• [Documento]

Por lo menos en dos ocasiones Jerónimo y El Mojao amenazaron a los dirigentes campesinos de manera directa. Una de ellas ocurrió el 15 de julio de 1989 cuando Miguel Barajas y Saúl Castañeda se aprestaban a abordar un bus en Cimitarra. Otra fue el 10 de septiembre, cuando se cruzaron en la carretera El Mojao y Josué Vargas. El Mojao detuvo su vehículo, descendió y le dijo: “Ustedes no llegan a las elecciones”. Las elecciones eran en marzo de 1990 y Miguel Barajas se había lanzado como candidato al Concejo, encabezando un movimiento liberal. Este esfuerzo ayudó a indisponer a los paramilitares que controlaban el municipio, aunque el movimiento de Barajas no amenazaba a ninguna fuerza política. Simplemente rompía el monopolio político local. Sylvia Duzán era una de las pocas cartas efectivas que le quedaban a los de la ATCC para jugar. La candidatura que ya se había presentado para que la ATCC recibiera el Nobel Alternativo de la Paz, era una coyuntura adecuada para que el documental que adelantaba Duzán tuviera más repercusión en Europa y llamara la atención sobre la ATCC, disuadiendo a los potenciales agresores.

El día F

Las amenazas contra Vargas, Barajas y Castañeda, así como el temor que se respiraba en Cimitarra, presagiaban la tragedia. Los dirigentes lo sabían y empezaron a tomar precauciones mayores. En especial, se veía muy nervioso al secretario de la ATCC, Carlos Atuesta, quien se había vinculado al grupo en los últimos meses de 1989. Residía en la población y no tenía vínculos con la actividad campesina, pero ante la necesidad de contar con un apoyo logístico en la secretaría, para archivar, hacer las cartas, y las relaciones públicas en general, Atuesta fue bienvenido al grupo y pasó a
jugar un papel clave en la organización.

Atuesta, los días antes al 26 de febrero, dormía en diferentes casas y no cesaba de advertirle a sus compañeros sobre los peligros que se les cernían. Se le veía nervioso, prevenido, asustado. Saúl Castañeda también exteriorizó sus temores, a su manera. Eludía los encuentros con las autoridades militares y de Policía, trataba de calmar a Josué Vargas y a Barajas, los más aguerridos defensores de sus posiciones y quienes hasta el último momento confrontaron a los paramilitares de frente, tratando de que se moderaran en sus manifestaciones verbales y queriendo demostrar con su valentía su inocencia frente a quienes se amparaban en la ley de las armas. El jueves anterior, 22 de febrero, el presidente de la Asociación Campesina de Agricultores y Ganaderos del Magdalena Medio (ACDEGAM), Iván Roberto Duque, había dado unas declaraciones a Caracol, en las que acusó de nuevo a la ATCC de ser un frente civil organizado por el “bandolero Braulio Herrera” que presionaba a los campesinos para que votaran por los candidatos de la UP.

Duque era tenido como el jefe político de las autodefensas o, por lo menos, el inspirador de su accionar.

• [Completa lo siguiente]
(1) En el documento sobre la ATCC, ¿qué cargo tenía Carlos Atuesta dentro de la asociación?
(2) Vuelve a escribir del documento sobre la ATCC todo el fragmento que va desde "Las amenazas contra" hasta "en la organización.".

• [Lista de datos]
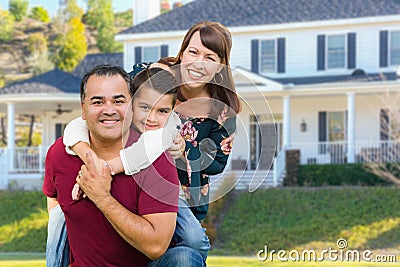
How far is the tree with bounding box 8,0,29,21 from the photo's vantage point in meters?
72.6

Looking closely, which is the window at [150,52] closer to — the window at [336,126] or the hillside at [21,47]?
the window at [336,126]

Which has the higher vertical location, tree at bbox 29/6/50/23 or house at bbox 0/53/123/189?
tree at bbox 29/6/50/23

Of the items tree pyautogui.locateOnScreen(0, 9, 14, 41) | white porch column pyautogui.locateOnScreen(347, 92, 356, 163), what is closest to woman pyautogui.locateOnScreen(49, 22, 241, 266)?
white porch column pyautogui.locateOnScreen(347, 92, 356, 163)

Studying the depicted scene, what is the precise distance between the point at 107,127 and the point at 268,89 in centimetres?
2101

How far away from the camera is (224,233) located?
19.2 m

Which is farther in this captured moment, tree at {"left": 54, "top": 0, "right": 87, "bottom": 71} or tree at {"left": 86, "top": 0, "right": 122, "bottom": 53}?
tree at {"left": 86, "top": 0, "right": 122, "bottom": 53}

* * *

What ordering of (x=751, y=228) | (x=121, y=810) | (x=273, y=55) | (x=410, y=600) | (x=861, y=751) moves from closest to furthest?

--

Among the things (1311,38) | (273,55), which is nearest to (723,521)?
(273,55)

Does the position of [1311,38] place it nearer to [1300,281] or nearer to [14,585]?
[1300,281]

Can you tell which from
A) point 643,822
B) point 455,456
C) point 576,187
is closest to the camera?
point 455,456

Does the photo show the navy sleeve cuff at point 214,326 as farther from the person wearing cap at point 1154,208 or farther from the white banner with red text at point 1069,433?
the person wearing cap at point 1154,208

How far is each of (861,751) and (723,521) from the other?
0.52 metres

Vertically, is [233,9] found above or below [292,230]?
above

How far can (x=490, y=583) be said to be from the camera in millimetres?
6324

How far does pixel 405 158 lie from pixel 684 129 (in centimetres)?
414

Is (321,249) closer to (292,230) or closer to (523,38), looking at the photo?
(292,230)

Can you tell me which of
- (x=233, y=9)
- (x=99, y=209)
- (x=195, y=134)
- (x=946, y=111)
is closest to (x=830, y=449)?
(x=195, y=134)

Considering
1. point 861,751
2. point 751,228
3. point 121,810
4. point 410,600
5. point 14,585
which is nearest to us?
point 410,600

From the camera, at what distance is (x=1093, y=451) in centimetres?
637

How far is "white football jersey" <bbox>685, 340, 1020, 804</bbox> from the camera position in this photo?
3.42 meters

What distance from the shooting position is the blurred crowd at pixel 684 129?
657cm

• [Soluciones]
(1) Era el secretario de la ATCC.

(2)
Las amenazas contra Vargas, Barajas y Castañeda, así como el temor que se respiraba en Cimitarra, presagiaban la tragedia. Los dirigentes lo sabían y empezaron a tomar precauciones mayores. En especial, se veía muy nervioso al secretario de la ATCC, Carlos Atuesta, quien se había vinculado al grupo en los últimos meses de 1989. Residía en la población y no tenía vínculos con la actividad campesina, pero ante la necesidad de contar con un apoyo logístico en la secretaría, para archivar, hacer las cartas, y las relaciones públicas en general, Atuesta fue bienvenido al grupo y pasó a
jugar un papel clave en la organización.